(ENUNCIADO A):
Responde estas preguntas según la crónica:
(i) ¿En qué ciudad y en qué país se realizó el Primer Taller Internacional de Jóvenes Escritores Latinoamericanos?
(ii) ¿Qué premio había merecido Ednodio Quintero ese año y por qué novela?
(iii) ¿Quién pasó el grafiti que abre la crónica?

(TEXTO PROPUESTO):
• • • • • • •
Grafiti pintado en el cementerio de Bogotá, Colombia.

En noviembre del año del Señor de 1994, en la ciudad de Barquisimeto, Venezuela, se realizó el Primer Taller Internacional de Jóvenes Escritores Latinoamericanos (Tijel), organizado por el Consejo Nacional de la Cultura de Venezuela. La selección de los participantes estuvo a cargo de un prestigioso jurado conformado por Julio Ortega, del Perú; Ronaldo Costa-Fernandes, de Brasil; Santiago Espinoza, de México; Luis Barrera y Maritza Jiménez, de Venezuela, y otros intelectuales de México y Brasil.

Este jurado seleccionó a los escritores Víctor Álamo y Alejandro Krawietz, de las Islas Canarias; Ricardo Tórrez y Carlos García, de Puerto Rico; Blanca Estela Domínguez, de México; Rafael Chaparro, de Colombia; Carlos Antognazzi, de Argentina; Luis Felipe Castillo, Israel Centeno, Verónica Gallego, Ricardo Azuaje, Gisela Kozak, Marco Tulio Socorro, Armando Luigi y Slavko Zupcic, de Venezuela; Leonardo Valencia, de Ecuador, y mi persona, de Bolivia, un honor ser el único boliviano. El taller, definido como un encuentro de diálogos, discusión, reflexión y trabajo sobre la narrativa, estuvo coordinado por el maestro Sergio Pitol, escritor mexicano con varios volúmenes de cuentos y novelas y autor de traducciones, y el escritor Ednodio Quintero, narrador venezolano que ese año había merecido el premio Miguel Otero Silva por su novela El rey de las ratas.

Barquisimeto es una hermosa ciudad. Recuerdo que, en ese año, las paredes anunciaban románticos grafitis desplegados como declaraciones por todo el pueblo; los participantes del taller hubiésemos querido conocer a Glenda, famosa destinataria de muchos de estos mensajes murales; uno de ellos —cercano al hotel donde nos hospedábamos— simplemente decía: “Glenda, te amo, aunque vivas con otro”. Las casas de Barquisimeto llevaban en sus puertas nombres de mujeres, flores y nostalgias; el número de cada vivienda no interesa, los hogares poseían nombres propios como entidades vivas, como debe ser un hogar, tal como las ciudades invisibles de Ítalo Calvino; quiero creer que, décadas después, la ciudad sigue igual. El grafiti que abre esta crónica me lo pasó Rafael Chaparro, que representó a Colombia y Premio Nacional de Novela 1992. El mensaje es obvio: la literatura es de quien la trabaja.
• • • • • • •
(DATOS DEL EJERCICIO):
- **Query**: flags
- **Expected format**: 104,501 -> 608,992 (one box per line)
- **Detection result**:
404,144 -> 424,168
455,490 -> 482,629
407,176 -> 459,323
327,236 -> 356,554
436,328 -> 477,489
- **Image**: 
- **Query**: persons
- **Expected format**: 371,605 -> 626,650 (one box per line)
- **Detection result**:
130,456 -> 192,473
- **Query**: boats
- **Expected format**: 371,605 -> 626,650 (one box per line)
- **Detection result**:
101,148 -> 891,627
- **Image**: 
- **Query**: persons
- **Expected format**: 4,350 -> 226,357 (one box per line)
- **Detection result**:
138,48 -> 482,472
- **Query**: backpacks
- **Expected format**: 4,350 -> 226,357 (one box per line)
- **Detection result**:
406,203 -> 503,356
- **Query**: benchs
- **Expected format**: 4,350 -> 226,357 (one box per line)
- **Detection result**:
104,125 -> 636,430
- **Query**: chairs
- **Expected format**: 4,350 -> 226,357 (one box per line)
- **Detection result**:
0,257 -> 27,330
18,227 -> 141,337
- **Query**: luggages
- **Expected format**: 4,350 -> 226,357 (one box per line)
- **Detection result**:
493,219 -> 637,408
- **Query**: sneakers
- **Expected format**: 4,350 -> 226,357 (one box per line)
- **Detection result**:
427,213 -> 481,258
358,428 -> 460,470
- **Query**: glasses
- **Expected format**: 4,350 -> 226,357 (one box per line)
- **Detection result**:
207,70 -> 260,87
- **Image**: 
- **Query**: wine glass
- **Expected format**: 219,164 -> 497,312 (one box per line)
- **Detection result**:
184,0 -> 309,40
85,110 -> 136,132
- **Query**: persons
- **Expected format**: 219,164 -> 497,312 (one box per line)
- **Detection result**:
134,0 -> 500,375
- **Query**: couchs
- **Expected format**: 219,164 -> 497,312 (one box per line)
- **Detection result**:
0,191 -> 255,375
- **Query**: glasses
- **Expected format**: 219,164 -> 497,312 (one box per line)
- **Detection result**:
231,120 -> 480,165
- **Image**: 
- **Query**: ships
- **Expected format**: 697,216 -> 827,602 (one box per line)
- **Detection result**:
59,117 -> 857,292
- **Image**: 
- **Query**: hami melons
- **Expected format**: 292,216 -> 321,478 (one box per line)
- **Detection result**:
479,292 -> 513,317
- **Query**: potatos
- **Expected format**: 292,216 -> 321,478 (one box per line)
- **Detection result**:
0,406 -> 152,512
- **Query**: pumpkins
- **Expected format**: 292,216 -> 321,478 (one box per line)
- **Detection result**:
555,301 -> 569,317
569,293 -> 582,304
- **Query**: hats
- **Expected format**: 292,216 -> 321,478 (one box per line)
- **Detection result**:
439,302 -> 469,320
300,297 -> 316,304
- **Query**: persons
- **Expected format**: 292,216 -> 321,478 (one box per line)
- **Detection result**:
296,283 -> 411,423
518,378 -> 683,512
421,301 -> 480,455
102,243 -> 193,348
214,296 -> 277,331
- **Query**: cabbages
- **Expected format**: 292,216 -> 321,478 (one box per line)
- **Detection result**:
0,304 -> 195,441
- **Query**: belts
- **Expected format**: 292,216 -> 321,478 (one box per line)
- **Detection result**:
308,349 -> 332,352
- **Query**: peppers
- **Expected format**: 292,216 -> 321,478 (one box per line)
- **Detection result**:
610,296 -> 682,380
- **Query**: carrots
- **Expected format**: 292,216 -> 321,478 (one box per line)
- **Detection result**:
• • • • • • •
(ENUNCIADO B):
Convierte en una tabla Markdown el tramo de las filas que va desde su comienzo hasta la línea que contiene "436,328 -> 477,489", ambas incluidas. Usa las columnas Número y Línea y omite las líneas en blanco.

(RESPUESTA ESCRITA A):
(i) En Barquisimeto, Venezuela.
(ii) El premio Miguel Otero Silva, por su novela El rey de las ratas.
(iii) Rafael Chaparro.

(RESPUESTA ESCRITA B):
| Número | Línea |
|---|---|
| 1 | - **Query**: flags |
| 2 | - **Expected format**: 104,501 -> 608,992 (one box per line) |
| 3 | - **Detection result**: |
| 4 | 404,144 -> 424,168 |
| 5 | 455,490 -> 482,629 |
| 6 | 407,176 -> 459,323 |
| 7 | 327,236 -> 356,554 |
| 8 | 436,328 -> 477,489 |